→ **Source**:
In response to the Boston Tea Party (1773), Parliament drafted the the Coercive Acts in 1774, and residents throughout the thirteen colonies protested these acts in various ways. For instance, our class first studied the western Massachusetts town of Sheffield, and learned that Colonel Ashley hosted citizens at his house; this group composed the Sheffield Resolves. Interestingly, we learned that one of his slaves, Elizabeth Freeman, also known as Mum Bett, was inspired by these conversations of protest and later sued successfully for her own freedom, Brom and Bett v. Ashley (1781). We are now trying to find out what happened in Suffield during the pivotal year of 1774. What part of the population supported the growing patriot cause in Boston? What portion of citizens accepted the dictates of the British Parliament and refused to petition King George III? Who was neutral?

To begin our historical investigation, it is important for us to know more about the founding of Suffield as well as some of the traditions and attitudes of freedom and slavery. 

Suffield is a town in Hartford County. In fact, Suffield was called Southfield until 1674 because it being the southernmost town, that is why in some documents Southfield is referred to our well-known Suffield. (3)

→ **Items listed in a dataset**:
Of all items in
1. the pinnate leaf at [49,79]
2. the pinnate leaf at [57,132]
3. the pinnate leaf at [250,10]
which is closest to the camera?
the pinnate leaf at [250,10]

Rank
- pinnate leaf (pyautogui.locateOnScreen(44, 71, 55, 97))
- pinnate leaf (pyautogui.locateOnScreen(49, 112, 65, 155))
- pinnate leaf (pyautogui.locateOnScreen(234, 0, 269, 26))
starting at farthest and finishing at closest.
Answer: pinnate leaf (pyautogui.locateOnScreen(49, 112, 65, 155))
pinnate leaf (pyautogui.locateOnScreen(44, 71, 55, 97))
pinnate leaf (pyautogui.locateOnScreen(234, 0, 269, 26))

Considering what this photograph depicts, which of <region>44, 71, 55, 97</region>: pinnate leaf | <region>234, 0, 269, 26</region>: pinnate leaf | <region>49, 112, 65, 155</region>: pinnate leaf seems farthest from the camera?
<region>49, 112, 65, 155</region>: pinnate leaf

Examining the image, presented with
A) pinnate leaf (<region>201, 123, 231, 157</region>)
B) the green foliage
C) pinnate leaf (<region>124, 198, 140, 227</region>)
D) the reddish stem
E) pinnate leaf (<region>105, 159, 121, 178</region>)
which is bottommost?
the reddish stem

* * *

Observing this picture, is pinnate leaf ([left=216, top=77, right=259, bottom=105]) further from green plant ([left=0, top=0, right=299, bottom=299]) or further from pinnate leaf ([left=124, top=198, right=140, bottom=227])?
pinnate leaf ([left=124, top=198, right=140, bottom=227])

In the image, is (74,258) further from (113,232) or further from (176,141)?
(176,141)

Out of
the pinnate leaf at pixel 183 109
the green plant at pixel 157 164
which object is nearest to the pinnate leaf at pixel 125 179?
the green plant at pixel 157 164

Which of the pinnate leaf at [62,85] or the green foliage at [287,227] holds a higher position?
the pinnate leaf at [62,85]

→ **Objectives**:
1. Extract the part of the passage about Suffield that begins at the words "In response to" and ends after the words "Who was neutral?".
2. Translate this sentence from the passage about Suffield into French: "To begin our historical investigation, it is important for us to know more about the founding of Suffield as well as some of the traditions and attitudes of freedom and slavery."
The records aren't needed for anything here.

→ **Task-by-task outputs**:
1.
In response to the Boston Tea Party (1773), Parliament drafted the the Coercive Acts in 1774, and residents throughout the thirteen colonies protested these acts in various ways. For instance, our class first studied the western Massachusetts town of Sheffield, and learned that Colonel Ashley hosted citizens at his house; this group composed the Sheffield Resolves. Interestingly, we learned that one of his slaves, Elizabeth Freeman, also known as Mum Bett, was inspired by these conversations of protest and later sued successfully for her own freedom, Brom and Bett v. Ashley (1781). We are now trying to find out what happened in Suffield during the pivotal year of 1774. What part of the population supported the growing patriot cause in Boston? What portion of citizens accepted the dictates of the British Parliament and refused to petition King George III? Who was neutral?

2. Pour commencer notre enquête historique, il est important pour nous d'en savoir davantage sur la fondation de Suffield ainsi que sur certaines des traditions et attitudes relatives à la liberté et à l'esclavage.